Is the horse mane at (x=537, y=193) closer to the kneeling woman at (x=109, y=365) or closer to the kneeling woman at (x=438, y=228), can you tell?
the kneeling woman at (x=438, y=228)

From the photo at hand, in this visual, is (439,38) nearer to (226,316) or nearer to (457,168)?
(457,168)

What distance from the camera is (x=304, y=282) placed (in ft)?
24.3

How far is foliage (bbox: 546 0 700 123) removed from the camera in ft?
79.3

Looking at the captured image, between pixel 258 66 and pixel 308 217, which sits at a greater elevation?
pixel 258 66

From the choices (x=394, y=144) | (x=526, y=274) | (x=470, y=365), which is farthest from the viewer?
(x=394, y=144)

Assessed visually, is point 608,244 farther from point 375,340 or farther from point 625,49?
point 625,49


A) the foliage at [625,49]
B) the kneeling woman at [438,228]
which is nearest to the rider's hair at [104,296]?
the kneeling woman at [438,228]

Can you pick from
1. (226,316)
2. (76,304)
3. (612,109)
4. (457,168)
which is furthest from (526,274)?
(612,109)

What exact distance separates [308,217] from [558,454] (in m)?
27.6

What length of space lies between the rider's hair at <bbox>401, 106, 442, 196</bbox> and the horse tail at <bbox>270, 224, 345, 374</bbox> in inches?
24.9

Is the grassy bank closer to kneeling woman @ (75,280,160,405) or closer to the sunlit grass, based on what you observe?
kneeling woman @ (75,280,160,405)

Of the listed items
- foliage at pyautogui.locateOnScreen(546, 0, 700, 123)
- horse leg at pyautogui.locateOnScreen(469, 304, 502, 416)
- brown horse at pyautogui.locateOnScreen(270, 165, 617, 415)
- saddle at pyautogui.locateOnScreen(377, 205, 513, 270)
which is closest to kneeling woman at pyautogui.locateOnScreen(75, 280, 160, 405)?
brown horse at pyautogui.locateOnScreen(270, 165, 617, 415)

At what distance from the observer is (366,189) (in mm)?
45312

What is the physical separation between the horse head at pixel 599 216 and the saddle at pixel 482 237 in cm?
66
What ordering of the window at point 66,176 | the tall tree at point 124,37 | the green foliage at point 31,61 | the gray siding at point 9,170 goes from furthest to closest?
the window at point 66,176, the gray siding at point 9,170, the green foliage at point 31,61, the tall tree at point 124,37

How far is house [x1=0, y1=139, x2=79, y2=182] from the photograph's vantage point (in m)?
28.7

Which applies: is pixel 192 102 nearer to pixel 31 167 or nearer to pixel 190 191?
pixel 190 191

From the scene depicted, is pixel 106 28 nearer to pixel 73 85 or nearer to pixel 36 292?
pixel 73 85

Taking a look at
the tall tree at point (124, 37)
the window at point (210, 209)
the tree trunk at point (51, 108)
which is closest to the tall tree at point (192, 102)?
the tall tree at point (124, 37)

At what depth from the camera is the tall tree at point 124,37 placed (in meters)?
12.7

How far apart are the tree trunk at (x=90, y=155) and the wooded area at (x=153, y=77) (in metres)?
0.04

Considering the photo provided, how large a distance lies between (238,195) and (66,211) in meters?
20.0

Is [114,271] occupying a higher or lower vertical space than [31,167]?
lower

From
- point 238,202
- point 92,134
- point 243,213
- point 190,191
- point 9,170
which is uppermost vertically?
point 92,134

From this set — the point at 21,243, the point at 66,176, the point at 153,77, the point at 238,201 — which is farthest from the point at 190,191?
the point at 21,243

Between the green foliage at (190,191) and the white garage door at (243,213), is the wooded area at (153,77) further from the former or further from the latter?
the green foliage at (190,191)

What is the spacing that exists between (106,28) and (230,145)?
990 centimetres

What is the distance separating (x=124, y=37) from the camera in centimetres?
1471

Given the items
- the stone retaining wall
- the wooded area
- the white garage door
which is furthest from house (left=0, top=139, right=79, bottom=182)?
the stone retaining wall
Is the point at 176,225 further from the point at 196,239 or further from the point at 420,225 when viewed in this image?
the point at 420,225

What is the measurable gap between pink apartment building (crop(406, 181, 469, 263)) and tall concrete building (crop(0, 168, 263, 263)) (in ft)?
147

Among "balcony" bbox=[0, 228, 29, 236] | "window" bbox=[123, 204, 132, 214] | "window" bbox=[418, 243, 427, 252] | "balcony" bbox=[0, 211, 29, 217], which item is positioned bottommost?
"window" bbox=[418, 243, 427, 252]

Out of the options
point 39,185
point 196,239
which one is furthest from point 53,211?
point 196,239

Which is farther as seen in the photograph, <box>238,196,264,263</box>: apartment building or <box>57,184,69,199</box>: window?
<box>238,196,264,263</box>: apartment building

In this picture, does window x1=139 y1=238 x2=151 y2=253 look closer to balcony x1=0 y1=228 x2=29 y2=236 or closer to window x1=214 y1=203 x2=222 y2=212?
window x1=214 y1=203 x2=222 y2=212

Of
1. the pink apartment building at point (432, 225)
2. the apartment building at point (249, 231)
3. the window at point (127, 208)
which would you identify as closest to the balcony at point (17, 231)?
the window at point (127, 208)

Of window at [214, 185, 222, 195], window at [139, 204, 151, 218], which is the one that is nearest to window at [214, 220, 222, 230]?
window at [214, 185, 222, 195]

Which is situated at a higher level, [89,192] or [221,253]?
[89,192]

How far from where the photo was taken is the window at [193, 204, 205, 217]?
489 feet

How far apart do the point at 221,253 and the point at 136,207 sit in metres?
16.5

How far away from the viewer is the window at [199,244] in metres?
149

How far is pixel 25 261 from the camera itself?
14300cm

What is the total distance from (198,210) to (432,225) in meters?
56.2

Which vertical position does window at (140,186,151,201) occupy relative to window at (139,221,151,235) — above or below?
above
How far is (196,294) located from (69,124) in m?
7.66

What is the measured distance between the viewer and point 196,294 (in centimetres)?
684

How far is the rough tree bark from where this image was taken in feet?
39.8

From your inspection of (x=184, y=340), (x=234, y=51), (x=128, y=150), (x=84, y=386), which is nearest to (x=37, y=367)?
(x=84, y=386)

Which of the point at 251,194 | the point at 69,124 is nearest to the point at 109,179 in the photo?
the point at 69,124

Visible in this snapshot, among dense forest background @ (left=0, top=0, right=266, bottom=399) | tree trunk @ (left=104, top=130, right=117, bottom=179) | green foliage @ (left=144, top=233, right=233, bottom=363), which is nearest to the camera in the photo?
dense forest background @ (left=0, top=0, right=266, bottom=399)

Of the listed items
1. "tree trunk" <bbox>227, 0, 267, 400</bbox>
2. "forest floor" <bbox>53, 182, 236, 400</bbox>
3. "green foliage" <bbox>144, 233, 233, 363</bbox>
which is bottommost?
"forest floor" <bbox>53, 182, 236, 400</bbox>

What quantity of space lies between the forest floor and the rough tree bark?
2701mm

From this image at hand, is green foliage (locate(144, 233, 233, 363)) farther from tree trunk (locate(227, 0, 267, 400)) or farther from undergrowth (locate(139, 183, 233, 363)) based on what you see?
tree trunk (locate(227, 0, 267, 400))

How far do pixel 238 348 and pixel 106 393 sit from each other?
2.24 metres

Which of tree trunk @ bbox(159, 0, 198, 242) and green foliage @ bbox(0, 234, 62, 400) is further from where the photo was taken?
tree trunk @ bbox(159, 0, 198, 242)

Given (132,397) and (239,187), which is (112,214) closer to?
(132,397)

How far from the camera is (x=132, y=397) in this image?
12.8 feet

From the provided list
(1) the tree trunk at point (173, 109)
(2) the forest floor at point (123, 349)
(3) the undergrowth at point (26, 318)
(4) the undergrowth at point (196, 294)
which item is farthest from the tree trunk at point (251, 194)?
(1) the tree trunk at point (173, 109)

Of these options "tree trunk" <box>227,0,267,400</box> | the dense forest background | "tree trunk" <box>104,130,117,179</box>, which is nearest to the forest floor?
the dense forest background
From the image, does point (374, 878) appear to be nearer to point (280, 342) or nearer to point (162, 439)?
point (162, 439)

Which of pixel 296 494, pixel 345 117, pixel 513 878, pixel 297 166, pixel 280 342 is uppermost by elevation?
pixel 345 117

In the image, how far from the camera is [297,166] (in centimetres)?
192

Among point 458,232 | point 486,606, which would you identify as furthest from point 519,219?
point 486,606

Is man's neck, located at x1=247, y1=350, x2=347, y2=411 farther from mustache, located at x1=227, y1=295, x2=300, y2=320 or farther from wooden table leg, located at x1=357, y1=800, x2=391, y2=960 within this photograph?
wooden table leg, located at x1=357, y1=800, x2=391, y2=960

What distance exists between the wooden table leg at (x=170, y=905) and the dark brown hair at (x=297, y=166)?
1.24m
::::::::::
The exercise |
Take the line in which "Of these options" occurs and each subsequent line through the end; give these lines again without alteration.

Written response |
Of these options "tree trunk" <box>227,0,267,400</box> | the dense forest background | "tree trunk" <box>104,130,117,179</box>, which is nearest to the forest floor?
the dense forest background
From the image, does point (374, 878) appear to be nearer to point (280, 342) or nearer to point (162, 439)?
point (162, 439)

Which of pixel 296 494, pixel 345 117, pixel 513 878, pixel 297 166, pixel 280 342 is uppermost by elevation?
pixel 345 117

In the image, how far from the camera is [297,166] (in centimetres)?
192

Among point 458,232 | point 486,606, which would you identify as furthest from point 519,219?
point 486,606

Is man's neck, located at x1=247, y1=350, x2=347, y2=411 farther from mustache, located at x1=227, y1=295, x2=300, y2=320 or farther from wooden table leg, located at x1=357, y1=800, x2=391, y2=960 within this photograph?
wooden table leg, located at x1=357, y1=800, x2=391, y2=960

What distance exists between the wooden table leg at (x=170, y=905) and the dark brown hair at (x=297, y=166)?
1.24m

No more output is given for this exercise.